**Request 1**
According to the opening post of the political compass thread, about how long does the test take?
**Request 2**
In the political compass thread, why does Mike Russell say his social score sits a bit more on the positive side? Answer in one to three sentences.

**Article**
# Political Compass



## Woody Taylor (Mar 28, 2006)

Around 5-10 minutes to take. Not as funny as the F-test but much more insightful. Much deeper questions, good evaluation of lots of things we deal with today.

And I was hoping to salvage myself after yesterday's "liberal airhead" rating on the F-Test, but...

Economic Left/Right: -5.38
Social Libertarian/Authoritarian: -2.77

So, scumbag tree-hugging liberal who will spend all of your money if given a chance. My wife already knew this. I scored close the Dalai Lama, which means "on my deathbed, I will receive total consciousness, so I got that goin' for me."[/Carl Spackler]

Curious to see how folks score on this one.

http://www.politicalcompass.org/index


----------



## Mike Russell (Apr 9, 2006)

Economic Left/Right: -0.13
Social Libertarian/Authoritarian: 2.31


----------



## Woody Taylor (Mar 28, 2006)

Mike Russell said:


> Economic Left/Right: -0.13
> Social Libertarian/Authoritarian: 2.31


Actually Mike, I bet that's "normal American." Bet many folks come out that way here....pretty much centered (who would have thought? ;-))


----------



## David Frost (Mar 29, 2006)

Says I'm a: Economic Left/Right -2.88 and Social Libertarian/Authoritarian, -0.87

Have no idea what that means.

DFrost


----------



## Woody Taylor (Mar 28, 2006)

David Frost said:


> Says I'm a: Economic Left/Right -2.88 and Social Libertarian/Authoritarian, -0.87
> 
> Have no idea what that means.
> 
> DFrost


That means you are a small tree-hugger!

Seriously, that means you're left of Mike economically and more socially liberal than Mike. You and Mike probably don't line up with notions of gov't programs, etc.

Not uncommon with you old folks with your kind of background (public service career and based in a Southern state with a lot of public works history (TVA, etc.)), to tell you the truth. You're not a curmudgeon yet and you might even vote Democrat one day....or at least once upon a time you used to... :wink:


----------



## Nancy Jocoy (Apr 19, 2006)

Well, I am -6.00 Economic and -4.31 social

But they don't call me an airhead here.. Being in the company of Neslon Mandela,Ghandim and the Dalai Lama works for me.

I'll never be a Democrat though -- I am a Green, but admit there ARE some airheads in the Green Party.


----------



## Mike Russell (Apr 9, 2006)

A lot of my social score being a bit more on the + side is because of the ingrained military background.  

I'm usually middle of the road on most of those types of tests, I'm fairly flexible with the exception of my moral beliefs (didn't say religious, I said moral!).


----------



## Woody Taylor (Mar 28, 2006)

Nancy Jocoy said:


> Well, I am -6.00 Economic and -4.31 social


GO COMRADE NANCY! Woo-hoo! I wasn't expecting to be liberally one-upped by anyone but Connie and the Commie Dutch. :lol: :lol:


----------



## melissa mims (Jul 12, 2006)

Ahem, economic -6.25 social -8.0. 

Woody, just to bring to your attention, but the term comrade is an inclusive term, hence the notion of exclusivity is there. :lol: :lol: 

Now I feel the need to channel my authoritarian side. I need to correct a dog, establish pack hierarchy, or reinforce myself as alpha. :roll: :wink:


----------



## Woody Taylor (Mar 28, 2006)

melissa mims said:


> Ahem, economic -6.25 social -8.0.

Lines of data:

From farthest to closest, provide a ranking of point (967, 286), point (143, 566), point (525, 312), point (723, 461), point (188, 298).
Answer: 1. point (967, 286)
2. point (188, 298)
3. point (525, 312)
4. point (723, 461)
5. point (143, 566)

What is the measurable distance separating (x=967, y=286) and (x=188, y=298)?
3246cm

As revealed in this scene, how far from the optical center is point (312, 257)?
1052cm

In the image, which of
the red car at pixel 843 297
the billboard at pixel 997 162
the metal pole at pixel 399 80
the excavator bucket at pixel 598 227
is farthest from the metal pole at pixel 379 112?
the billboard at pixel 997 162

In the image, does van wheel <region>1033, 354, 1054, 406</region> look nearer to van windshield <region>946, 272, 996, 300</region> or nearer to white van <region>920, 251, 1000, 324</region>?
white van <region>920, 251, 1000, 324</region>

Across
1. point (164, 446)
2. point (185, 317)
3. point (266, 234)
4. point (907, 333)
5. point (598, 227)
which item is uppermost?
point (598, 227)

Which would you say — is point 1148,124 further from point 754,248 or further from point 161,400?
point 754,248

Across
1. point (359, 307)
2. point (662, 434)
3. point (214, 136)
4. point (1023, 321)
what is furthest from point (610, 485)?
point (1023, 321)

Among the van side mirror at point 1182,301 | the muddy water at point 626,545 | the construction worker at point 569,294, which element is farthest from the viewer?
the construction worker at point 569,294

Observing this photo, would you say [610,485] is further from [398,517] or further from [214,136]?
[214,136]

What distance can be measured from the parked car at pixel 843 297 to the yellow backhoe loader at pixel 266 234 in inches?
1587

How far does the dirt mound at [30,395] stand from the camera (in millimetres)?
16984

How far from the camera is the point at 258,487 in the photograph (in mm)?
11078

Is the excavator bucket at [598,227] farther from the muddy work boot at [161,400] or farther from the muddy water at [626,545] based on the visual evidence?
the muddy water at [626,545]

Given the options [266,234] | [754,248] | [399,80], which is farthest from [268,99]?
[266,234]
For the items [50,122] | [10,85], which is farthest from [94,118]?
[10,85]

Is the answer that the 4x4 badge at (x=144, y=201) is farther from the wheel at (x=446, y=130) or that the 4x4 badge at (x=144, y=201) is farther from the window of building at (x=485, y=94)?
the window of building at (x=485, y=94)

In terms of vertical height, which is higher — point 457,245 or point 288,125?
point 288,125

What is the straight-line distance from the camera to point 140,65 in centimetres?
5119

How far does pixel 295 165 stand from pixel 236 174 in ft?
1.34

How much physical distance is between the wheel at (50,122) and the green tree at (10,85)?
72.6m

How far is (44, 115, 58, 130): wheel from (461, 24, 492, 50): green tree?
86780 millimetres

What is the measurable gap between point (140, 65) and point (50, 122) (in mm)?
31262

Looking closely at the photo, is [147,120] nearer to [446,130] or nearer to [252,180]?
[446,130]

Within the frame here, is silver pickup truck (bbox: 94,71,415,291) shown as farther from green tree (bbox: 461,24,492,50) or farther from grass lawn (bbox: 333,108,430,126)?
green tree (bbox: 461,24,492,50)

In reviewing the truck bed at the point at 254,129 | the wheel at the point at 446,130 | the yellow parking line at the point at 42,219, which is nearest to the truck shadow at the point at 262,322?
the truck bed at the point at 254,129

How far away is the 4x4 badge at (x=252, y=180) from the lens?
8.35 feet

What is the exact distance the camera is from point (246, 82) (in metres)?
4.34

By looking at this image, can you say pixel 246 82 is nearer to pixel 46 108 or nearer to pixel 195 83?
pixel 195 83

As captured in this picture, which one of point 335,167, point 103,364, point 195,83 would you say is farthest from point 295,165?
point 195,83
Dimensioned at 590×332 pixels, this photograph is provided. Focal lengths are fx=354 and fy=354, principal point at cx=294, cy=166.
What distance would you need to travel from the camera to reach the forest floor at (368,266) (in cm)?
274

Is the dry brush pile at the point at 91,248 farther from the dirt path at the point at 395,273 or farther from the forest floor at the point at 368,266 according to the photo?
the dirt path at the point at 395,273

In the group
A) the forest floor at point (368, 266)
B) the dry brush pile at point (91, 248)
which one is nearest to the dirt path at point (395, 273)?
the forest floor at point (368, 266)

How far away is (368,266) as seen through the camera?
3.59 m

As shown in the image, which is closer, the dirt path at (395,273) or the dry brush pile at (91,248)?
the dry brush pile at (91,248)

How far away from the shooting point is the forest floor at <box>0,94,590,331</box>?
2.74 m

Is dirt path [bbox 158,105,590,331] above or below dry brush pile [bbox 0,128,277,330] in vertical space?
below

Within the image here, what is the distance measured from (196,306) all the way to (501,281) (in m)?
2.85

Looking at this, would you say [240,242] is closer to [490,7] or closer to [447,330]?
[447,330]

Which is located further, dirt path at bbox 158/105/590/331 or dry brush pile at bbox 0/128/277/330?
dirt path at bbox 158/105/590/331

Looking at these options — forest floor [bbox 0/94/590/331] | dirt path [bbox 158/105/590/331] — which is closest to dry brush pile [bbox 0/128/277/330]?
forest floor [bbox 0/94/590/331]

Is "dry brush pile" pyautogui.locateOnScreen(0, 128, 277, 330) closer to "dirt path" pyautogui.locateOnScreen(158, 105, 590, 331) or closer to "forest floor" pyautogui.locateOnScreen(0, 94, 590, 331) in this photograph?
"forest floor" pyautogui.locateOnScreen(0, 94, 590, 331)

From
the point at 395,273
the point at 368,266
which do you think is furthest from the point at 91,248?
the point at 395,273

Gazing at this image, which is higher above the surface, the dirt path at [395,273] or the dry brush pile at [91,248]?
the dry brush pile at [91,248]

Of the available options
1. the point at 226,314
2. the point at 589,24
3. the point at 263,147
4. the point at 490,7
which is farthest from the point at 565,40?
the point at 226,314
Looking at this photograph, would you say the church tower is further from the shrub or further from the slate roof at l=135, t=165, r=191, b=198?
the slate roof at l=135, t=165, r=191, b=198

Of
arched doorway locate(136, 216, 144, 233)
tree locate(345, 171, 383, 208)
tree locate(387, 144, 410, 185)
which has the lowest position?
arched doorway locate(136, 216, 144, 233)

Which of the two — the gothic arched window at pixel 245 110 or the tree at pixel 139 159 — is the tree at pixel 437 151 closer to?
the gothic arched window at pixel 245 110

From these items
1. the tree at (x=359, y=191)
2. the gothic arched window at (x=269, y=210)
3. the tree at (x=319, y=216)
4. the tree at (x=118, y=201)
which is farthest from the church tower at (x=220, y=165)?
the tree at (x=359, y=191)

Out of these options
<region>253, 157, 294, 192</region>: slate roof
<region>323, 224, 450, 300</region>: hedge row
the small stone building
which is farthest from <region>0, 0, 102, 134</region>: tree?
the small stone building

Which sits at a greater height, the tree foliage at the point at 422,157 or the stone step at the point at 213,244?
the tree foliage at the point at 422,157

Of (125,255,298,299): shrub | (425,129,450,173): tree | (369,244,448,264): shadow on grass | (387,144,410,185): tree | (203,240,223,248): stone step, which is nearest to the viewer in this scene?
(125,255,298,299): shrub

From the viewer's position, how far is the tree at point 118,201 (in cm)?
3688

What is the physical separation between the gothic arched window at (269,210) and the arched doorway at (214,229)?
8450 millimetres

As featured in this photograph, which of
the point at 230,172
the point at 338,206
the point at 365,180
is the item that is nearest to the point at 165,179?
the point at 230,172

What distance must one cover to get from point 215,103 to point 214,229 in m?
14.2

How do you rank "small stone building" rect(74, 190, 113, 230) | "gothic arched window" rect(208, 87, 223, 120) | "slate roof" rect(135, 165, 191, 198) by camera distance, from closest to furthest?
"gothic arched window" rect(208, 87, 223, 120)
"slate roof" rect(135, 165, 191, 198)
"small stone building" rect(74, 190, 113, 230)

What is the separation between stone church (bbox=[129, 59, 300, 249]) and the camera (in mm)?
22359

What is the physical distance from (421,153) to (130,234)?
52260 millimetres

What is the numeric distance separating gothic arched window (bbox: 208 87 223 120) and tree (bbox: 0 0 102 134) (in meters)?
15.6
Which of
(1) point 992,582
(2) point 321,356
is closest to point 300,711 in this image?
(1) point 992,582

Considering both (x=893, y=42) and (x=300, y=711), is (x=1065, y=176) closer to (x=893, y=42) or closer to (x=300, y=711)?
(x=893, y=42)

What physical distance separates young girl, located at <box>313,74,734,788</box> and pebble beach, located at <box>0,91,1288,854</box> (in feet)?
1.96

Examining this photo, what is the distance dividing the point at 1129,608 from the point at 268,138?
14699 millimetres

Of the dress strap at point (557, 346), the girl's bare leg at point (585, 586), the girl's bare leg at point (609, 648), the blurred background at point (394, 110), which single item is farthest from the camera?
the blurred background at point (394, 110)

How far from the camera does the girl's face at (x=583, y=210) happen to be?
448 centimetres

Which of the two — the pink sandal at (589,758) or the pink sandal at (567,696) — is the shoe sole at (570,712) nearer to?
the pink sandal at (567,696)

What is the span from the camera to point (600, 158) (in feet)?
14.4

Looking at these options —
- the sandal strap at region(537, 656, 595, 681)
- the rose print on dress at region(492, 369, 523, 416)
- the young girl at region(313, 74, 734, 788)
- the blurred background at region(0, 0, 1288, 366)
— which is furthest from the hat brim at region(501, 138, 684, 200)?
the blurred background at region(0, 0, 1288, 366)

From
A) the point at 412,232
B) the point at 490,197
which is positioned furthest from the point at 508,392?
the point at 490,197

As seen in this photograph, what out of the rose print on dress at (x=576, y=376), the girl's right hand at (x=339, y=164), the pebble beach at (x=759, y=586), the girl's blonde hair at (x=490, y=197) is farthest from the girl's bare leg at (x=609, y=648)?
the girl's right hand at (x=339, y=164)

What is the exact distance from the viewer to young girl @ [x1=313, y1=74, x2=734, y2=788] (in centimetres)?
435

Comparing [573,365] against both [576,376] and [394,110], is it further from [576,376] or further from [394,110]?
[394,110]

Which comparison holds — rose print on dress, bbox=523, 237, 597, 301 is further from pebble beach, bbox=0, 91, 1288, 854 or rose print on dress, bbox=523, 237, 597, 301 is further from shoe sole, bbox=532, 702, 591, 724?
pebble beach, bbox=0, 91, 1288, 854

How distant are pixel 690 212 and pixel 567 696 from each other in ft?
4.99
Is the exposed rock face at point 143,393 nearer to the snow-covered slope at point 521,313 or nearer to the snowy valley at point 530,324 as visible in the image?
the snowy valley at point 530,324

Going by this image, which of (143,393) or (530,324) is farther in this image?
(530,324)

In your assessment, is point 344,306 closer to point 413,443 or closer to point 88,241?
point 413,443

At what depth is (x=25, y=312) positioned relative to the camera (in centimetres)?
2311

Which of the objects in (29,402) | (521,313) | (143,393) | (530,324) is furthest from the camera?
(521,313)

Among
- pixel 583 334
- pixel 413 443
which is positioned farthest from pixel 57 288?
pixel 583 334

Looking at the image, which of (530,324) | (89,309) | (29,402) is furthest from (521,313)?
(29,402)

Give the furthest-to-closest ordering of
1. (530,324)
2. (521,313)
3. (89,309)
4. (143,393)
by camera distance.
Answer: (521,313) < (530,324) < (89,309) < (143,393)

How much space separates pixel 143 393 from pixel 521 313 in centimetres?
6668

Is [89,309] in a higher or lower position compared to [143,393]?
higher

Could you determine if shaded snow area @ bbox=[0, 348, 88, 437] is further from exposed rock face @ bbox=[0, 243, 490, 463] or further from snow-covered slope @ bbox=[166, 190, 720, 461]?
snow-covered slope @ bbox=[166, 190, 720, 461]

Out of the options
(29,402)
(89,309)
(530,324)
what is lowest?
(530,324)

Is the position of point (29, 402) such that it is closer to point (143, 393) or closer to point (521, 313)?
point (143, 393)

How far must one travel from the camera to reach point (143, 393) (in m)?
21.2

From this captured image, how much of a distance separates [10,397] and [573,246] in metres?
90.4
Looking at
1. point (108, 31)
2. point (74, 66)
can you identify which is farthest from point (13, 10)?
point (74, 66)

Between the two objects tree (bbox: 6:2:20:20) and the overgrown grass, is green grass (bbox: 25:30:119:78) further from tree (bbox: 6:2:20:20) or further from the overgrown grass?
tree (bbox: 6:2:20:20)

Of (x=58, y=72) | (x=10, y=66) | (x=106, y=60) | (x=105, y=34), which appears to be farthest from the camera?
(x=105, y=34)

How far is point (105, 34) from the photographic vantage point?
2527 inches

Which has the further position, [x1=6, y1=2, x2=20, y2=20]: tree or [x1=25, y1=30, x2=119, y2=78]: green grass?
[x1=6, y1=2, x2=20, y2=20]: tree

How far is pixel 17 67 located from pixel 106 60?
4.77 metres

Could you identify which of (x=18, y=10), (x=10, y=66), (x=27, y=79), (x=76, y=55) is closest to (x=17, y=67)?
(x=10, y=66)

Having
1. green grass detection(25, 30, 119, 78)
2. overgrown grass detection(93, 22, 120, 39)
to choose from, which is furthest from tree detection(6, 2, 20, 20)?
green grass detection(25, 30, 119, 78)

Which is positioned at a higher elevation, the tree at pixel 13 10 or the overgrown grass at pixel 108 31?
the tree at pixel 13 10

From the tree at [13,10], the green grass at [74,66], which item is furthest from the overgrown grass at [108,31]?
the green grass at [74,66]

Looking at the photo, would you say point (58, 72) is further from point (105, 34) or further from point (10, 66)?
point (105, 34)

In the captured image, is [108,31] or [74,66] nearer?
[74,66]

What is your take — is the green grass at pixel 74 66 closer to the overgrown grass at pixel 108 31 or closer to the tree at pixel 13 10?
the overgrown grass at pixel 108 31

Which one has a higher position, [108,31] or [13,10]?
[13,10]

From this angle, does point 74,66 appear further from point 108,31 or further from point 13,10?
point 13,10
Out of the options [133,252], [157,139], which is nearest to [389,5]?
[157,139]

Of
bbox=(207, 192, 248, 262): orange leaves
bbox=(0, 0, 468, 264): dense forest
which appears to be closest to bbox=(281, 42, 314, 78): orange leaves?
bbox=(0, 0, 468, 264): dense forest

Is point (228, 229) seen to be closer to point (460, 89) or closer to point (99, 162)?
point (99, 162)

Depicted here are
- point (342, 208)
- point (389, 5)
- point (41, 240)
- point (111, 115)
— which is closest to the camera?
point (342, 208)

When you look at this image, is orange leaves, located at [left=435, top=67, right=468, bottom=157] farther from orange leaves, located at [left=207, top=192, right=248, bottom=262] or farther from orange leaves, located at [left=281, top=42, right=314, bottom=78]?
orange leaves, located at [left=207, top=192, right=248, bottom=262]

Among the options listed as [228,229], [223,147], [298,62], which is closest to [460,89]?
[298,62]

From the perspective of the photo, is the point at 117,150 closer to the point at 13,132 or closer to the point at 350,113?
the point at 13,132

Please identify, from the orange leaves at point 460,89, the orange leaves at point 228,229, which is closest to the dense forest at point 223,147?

**Task response 1**
Around 5 to 10 minutes.

**Task response 2**
He says this is largely because of his ingrained military background. He adds that he usually lands in the middle on such tests and is fairly flexible, except for his moral beliefs.